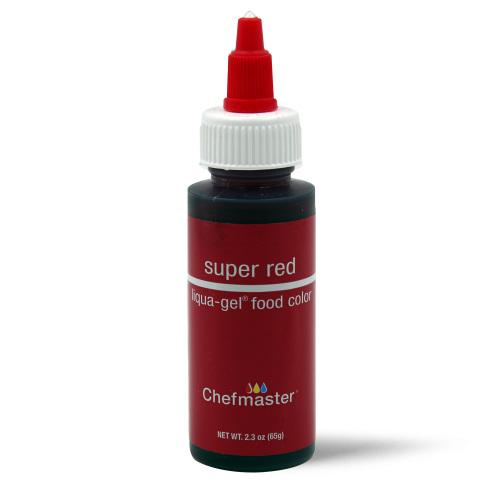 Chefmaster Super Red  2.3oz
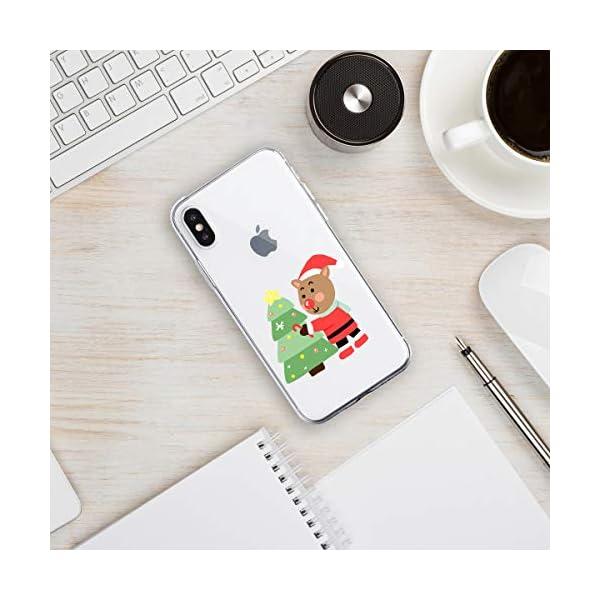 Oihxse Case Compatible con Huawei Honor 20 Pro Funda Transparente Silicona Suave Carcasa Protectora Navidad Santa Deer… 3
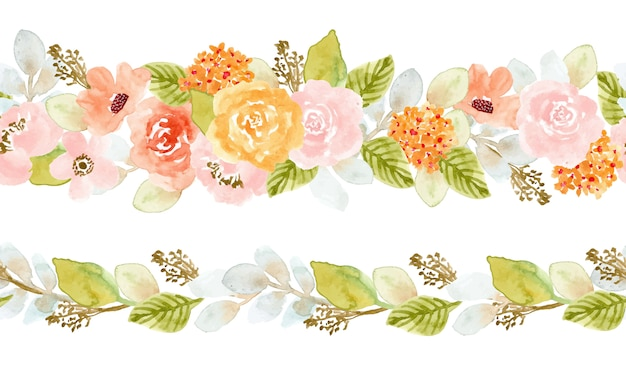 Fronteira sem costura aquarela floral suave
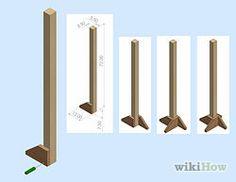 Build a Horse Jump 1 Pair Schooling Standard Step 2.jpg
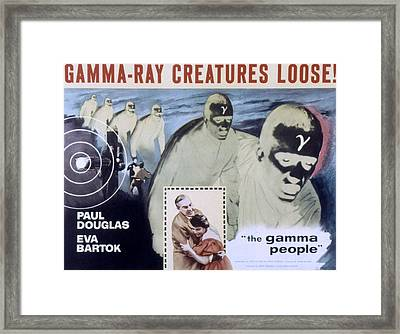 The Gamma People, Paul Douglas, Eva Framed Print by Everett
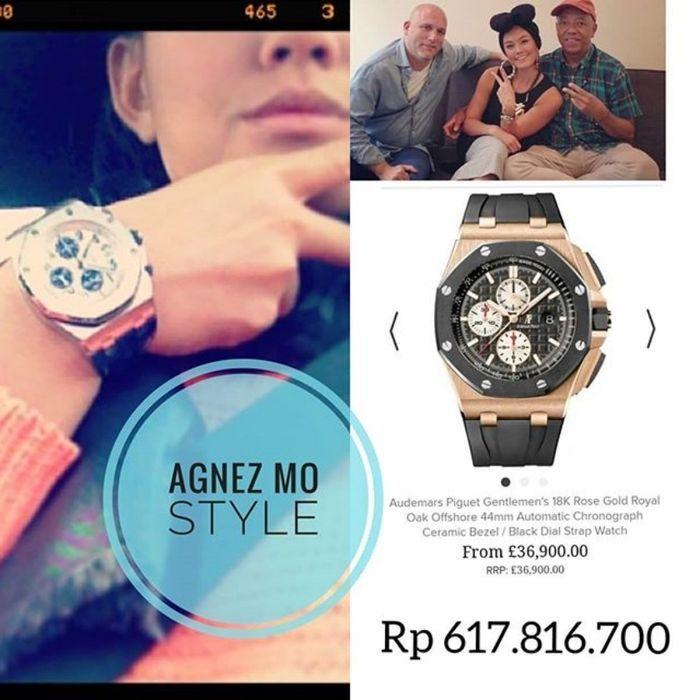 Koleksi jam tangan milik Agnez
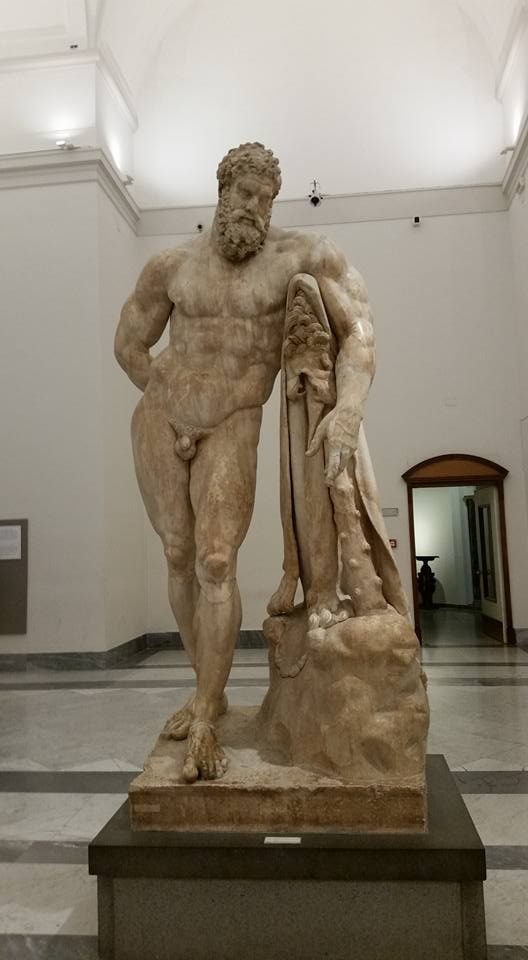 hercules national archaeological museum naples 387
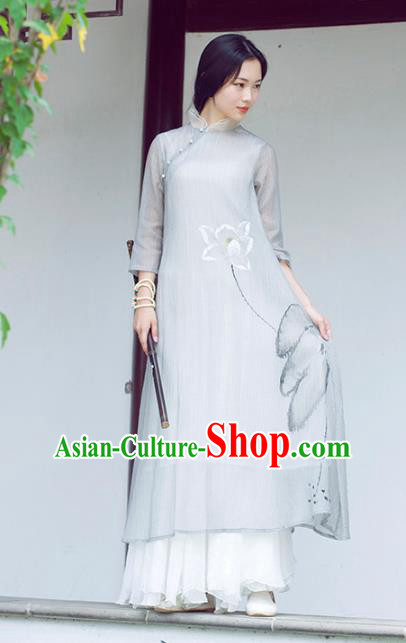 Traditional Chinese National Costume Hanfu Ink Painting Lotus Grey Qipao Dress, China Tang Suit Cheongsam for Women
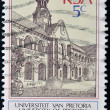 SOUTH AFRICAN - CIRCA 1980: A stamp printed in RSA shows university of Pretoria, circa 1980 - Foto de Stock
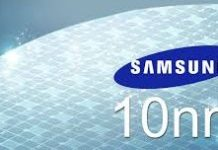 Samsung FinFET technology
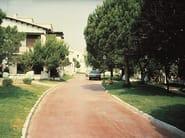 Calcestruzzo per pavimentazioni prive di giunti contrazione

* * *

Exercise prompt:
Write out again every line above exactly as given; the pictures do not belong in the copy.

Your response:
 Chefmaster Super Red  2.3oz
 Oihxse Case Compatible con Huawei Honor 20 Pro Funda Transparente Silicona Suave Carcasa Protectora Navidad Santa Deer… 3
 Fronteira sem costura aquarela floral suave
 Build a Horse Jump 1 Pair Schooling Standard Step 2.jpg
 The Gamma People, Paul Douglas, Eva Framed Print by Everett
 Koleksi jam tangan milik Agnez
 hercules national archaeological museum naples 387
 Traditional Chinese National Costume Hanfu Ink Painting Lotus Grey Qipao Dress, China Tang Suit Cheongsam for Women
 SOUTH AFRICAN - CIRCA 1980: A stamp printed in RSA shows university of Pretoria, circa 1980 - Foto de Stock
 Samsung FinFET technology
 Calcestruzzo per pavimentazioni prive di giunti contrazione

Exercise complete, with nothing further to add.